I know there are substandard physicians. (I'm not talking about those punished for bad outcomes when everything was done as well as possible.) And I'm not saying that there aren't times when colleagues haven't done something that leads to reasonable dismissal.

Still, whatever the cause in these crazy times, a fact remains—firing is a body blow to physician identity. Whatever the (nonmedical) cause may ultimately be (economic, political, legal, or interpersonal), physicians tend to take firing as an implied criticism of their medical knowledge and skills. In short, “I was fired. I must be a bad doctor.”
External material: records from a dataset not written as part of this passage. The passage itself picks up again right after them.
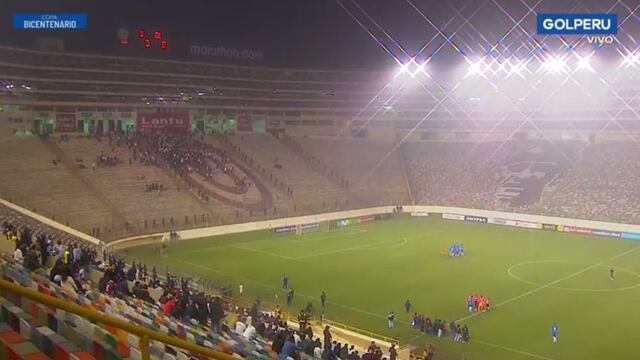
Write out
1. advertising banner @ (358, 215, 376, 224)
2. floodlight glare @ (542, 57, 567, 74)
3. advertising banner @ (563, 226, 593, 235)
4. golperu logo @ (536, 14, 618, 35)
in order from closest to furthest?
golperu logo @ (536, 14, 618, 35), advertising banner @ (563, 226, 593, 235), advertising banner @ (358, 215, 376, 224), floodlight glare @ (542, 57, 567, 74)

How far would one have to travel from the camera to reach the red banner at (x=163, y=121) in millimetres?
58469

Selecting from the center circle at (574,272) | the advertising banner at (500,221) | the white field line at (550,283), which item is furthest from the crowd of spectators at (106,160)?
the white field line at (550,283)

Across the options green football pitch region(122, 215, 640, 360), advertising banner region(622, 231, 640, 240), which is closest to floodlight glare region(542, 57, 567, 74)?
green football pitch region(122, 215, 640, 360)

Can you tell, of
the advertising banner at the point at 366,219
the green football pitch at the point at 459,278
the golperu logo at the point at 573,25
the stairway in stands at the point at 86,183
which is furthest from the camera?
the advertising banner at the point at 366,219

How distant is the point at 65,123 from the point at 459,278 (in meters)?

Sadly enough, I suspect other physicians or facilities and companies may, however subtly, believe the same. We live and practice under a microscope all the time. We spend decades keeping ourselves up-to-date and our credentials squeaky clean, and it only takes one or two things to draw the reviewers' eyes from the enormous good to a minute problem, from the untold tens of thousands of successful patient encounters to the belief that this doctor is apparently a problem.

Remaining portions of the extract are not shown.